MAPS-KB: A Million-scale Probabilistic Simile Knowledge Base
Qianyu He, Xintao Wang, Jiaqing Liang, Yanghua Xiao

TL;DR
This paper introduces MAPS-KB, a large-scale probabilistic knowledge base of 4.3 million simile triplets, enhancing AI's understanding and generation of diverse similes beyond high-frequency examples.
Contribution
The paper presents a novel framework for constructing a large-scale probabilistic simile knowledge base and introduces two metrics for better simile understanding.
Findings
Constructed MAPS-KB with 4.3 million triplets from 0.4 million terms.
Achieved state-of-the-art performance on three downstream tasks.

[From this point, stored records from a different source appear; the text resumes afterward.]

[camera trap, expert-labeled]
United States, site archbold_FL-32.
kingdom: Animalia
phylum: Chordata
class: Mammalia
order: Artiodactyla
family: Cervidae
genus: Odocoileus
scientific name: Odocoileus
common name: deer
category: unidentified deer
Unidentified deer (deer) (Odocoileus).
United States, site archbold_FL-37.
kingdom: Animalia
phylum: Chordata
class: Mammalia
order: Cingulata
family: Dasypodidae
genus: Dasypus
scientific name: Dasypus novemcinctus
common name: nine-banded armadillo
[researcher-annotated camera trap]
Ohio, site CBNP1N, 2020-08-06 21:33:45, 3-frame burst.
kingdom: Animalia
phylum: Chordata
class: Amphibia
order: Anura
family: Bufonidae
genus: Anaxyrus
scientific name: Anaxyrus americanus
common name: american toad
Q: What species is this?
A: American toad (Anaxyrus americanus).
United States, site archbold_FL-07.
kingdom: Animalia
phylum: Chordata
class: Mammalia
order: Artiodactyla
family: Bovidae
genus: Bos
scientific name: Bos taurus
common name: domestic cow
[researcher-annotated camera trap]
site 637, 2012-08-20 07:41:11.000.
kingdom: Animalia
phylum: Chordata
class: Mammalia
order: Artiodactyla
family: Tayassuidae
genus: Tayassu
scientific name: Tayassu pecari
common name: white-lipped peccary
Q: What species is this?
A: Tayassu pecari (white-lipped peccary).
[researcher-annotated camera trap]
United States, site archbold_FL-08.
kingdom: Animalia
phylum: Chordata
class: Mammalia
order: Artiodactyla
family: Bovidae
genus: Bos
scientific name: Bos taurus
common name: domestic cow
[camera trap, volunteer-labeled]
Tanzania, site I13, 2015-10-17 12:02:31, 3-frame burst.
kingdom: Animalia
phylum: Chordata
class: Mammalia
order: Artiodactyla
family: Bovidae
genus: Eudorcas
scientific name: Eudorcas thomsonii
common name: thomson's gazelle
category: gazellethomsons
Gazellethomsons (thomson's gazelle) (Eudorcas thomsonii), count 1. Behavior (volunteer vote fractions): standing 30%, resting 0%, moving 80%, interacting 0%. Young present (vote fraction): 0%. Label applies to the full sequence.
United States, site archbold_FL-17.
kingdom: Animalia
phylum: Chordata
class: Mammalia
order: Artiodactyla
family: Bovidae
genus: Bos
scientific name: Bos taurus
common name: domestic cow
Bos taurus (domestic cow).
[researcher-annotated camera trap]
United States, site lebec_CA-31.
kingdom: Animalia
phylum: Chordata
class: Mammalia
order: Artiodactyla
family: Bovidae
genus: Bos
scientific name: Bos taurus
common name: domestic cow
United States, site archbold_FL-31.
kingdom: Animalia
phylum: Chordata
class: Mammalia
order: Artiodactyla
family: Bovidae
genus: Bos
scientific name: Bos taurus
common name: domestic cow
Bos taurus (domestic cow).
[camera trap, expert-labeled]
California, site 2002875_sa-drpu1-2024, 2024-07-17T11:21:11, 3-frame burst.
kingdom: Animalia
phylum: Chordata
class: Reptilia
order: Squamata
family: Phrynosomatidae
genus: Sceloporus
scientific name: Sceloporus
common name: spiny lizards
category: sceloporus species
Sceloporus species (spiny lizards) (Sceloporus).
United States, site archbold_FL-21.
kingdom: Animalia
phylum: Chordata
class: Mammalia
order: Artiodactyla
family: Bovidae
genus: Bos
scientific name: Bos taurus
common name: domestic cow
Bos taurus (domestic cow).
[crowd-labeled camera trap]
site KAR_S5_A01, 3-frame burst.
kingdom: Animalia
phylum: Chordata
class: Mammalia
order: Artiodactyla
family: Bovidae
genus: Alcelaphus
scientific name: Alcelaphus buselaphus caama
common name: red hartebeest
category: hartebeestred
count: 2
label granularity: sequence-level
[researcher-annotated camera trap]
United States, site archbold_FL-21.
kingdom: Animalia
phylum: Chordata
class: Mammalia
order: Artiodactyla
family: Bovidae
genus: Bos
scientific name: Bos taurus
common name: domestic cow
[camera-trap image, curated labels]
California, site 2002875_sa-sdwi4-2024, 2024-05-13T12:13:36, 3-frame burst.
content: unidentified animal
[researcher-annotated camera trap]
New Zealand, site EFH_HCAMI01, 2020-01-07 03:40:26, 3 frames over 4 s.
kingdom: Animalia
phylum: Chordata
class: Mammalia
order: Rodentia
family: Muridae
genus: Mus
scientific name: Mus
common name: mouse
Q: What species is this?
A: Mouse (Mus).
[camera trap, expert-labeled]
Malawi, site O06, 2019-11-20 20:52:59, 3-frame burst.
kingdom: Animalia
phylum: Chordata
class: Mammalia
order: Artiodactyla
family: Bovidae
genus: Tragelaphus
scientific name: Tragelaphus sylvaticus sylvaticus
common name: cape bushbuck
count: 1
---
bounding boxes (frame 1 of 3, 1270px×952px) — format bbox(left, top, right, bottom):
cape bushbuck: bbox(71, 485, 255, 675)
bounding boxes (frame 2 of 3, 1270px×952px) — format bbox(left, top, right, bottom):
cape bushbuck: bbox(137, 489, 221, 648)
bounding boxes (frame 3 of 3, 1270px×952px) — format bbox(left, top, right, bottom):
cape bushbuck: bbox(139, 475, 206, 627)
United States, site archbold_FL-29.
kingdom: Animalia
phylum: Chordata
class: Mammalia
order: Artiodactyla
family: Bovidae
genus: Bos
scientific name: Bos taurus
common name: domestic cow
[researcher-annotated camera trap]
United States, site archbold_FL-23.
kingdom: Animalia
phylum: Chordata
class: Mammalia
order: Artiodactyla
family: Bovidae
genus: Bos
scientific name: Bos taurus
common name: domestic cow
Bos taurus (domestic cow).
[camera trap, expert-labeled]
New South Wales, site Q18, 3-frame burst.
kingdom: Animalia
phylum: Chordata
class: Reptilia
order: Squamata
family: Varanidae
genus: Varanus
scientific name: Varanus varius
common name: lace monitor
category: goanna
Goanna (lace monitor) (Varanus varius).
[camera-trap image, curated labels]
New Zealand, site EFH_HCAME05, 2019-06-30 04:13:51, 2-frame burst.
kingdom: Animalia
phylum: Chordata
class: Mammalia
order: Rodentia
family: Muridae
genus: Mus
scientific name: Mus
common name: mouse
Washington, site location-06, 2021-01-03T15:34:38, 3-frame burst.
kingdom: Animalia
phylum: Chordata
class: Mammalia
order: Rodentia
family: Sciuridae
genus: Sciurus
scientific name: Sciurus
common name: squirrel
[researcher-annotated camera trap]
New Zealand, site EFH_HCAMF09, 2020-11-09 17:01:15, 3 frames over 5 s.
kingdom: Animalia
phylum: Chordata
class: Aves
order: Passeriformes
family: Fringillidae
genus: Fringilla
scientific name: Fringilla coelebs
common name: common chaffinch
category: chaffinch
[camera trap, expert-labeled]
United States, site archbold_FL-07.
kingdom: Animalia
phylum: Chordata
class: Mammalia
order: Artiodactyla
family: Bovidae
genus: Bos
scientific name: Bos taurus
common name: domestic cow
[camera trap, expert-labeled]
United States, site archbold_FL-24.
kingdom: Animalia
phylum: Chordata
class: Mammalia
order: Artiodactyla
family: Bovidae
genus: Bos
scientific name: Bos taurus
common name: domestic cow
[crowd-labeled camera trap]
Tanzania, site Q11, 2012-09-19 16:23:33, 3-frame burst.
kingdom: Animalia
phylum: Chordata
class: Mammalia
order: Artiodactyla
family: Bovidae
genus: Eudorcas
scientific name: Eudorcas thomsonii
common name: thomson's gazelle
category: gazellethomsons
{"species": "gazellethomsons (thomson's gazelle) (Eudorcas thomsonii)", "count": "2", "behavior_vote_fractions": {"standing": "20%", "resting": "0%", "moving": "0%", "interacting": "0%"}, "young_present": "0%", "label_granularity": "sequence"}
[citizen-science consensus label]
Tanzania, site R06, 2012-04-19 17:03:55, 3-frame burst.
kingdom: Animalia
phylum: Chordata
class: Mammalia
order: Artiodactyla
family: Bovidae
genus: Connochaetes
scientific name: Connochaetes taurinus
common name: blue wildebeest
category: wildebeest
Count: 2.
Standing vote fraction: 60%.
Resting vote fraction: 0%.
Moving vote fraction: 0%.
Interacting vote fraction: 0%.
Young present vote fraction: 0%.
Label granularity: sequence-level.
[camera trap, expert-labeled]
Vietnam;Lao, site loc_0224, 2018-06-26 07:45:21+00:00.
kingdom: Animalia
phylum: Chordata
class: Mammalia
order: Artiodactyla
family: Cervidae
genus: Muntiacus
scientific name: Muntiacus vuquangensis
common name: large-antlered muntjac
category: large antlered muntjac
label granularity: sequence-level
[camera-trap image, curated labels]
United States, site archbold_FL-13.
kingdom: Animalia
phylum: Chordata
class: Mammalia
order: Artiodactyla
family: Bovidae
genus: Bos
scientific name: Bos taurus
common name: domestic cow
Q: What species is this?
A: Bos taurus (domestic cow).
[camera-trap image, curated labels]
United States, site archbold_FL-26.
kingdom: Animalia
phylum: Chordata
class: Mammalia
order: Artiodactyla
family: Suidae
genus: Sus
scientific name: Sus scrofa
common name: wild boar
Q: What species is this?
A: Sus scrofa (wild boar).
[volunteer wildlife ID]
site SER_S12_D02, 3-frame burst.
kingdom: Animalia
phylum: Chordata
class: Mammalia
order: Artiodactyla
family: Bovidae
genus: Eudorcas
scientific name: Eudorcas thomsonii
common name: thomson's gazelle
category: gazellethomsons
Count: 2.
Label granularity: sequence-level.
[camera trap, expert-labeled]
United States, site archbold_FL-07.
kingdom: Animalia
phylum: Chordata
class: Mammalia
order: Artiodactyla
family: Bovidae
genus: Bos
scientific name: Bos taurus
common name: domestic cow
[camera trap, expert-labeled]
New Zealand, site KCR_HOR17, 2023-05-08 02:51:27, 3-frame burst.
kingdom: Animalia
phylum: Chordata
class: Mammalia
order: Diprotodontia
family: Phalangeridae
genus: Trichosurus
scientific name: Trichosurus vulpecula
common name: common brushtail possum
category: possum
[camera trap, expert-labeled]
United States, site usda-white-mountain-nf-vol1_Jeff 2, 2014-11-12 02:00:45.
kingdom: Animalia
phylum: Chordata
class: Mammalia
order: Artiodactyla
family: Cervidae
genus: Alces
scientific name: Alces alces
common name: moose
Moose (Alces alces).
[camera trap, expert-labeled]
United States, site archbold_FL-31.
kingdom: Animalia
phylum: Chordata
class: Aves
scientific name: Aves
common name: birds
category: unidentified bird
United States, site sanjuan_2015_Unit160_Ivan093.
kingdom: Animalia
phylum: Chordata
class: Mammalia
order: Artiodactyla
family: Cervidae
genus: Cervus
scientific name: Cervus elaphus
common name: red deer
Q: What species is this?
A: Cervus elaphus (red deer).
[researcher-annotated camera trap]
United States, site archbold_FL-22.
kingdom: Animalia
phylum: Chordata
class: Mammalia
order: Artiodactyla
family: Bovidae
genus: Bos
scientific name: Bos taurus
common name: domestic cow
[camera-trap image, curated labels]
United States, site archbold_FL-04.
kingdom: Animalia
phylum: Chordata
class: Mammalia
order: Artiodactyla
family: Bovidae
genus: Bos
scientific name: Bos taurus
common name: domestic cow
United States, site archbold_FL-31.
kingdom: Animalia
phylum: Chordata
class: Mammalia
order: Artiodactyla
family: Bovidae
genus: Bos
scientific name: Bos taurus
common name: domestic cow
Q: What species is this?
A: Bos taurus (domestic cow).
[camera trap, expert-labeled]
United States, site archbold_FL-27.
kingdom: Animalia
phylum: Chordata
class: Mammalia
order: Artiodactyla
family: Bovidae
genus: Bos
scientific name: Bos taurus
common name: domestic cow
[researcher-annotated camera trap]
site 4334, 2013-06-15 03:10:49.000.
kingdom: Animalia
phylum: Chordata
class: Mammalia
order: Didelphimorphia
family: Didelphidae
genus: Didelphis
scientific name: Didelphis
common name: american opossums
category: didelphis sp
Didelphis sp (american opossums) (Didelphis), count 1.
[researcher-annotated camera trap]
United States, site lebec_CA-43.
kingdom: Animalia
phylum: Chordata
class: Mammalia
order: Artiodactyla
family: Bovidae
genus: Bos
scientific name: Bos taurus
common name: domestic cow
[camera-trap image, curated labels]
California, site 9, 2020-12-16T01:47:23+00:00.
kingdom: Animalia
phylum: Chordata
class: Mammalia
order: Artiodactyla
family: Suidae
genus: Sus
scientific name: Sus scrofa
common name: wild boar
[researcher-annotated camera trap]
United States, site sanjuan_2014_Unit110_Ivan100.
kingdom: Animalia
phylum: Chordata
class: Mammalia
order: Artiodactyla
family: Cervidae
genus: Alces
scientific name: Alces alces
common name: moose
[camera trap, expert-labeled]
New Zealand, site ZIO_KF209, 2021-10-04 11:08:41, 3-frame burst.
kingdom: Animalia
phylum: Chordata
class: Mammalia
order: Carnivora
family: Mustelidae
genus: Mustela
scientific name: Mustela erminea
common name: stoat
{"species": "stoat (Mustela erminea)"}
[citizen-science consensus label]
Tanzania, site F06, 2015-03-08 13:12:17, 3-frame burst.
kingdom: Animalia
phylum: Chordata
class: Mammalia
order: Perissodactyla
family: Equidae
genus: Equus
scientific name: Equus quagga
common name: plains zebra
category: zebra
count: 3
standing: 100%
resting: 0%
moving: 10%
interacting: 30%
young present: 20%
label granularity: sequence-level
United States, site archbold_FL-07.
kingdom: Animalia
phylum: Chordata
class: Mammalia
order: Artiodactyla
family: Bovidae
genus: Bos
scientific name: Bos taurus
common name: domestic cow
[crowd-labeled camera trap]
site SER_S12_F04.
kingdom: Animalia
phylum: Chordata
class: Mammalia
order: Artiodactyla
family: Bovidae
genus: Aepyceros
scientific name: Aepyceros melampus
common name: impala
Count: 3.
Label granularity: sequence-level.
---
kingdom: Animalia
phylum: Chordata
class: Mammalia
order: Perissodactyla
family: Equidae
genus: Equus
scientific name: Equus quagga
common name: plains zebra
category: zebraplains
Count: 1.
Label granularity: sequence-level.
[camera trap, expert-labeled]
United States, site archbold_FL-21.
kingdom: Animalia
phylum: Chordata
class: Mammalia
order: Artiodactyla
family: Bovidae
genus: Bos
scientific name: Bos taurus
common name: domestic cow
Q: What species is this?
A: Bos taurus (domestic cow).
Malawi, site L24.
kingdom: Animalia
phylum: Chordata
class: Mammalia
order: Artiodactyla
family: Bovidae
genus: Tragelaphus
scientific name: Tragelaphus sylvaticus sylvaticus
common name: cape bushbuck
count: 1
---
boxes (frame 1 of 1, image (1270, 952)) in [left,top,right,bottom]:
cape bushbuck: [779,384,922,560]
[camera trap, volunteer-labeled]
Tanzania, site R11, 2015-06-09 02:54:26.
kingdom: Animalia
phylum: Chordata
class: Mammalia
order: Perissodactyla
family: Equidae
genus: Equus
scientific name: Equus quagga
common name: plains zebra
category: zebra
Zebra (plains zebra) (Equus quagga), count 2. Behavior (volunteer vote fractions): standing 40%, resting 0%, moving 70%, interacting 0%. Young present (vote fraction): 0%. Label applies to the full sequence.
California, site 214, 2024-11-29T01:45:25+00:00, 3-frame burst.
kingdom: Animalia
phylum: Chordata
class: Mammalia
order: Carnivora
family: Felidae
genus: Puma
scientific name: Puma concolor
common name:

Validated the effectiveness of the proposed framework and metrics.
Abstract
The ability to understand and generate similes is an imperative step to realize human-level AI. However, there is still a considerable gap between machine intelligence and human cognition in similes, since deep models based on statistical distribution tend to favour high-frequency similes. Hence, a large-scale symbolic knowledge base of similes is required, as it contributes to the modeling of diverse yet unpopular similes while facilitating additional evaluation and reasoning. To bridge the gap, we propose a novel framework for large-scale simile knowledge base construction, as well as two probabilistic metrics which enable an improved understanding of simile phenomena in natural language. Overall, we construct MAPS-KB, a million-scale probabilistic simile knowledge base, covering 4.3 million triplets over 0.4 million terms from 70 GB corpora. We conduct sufficient experiments to…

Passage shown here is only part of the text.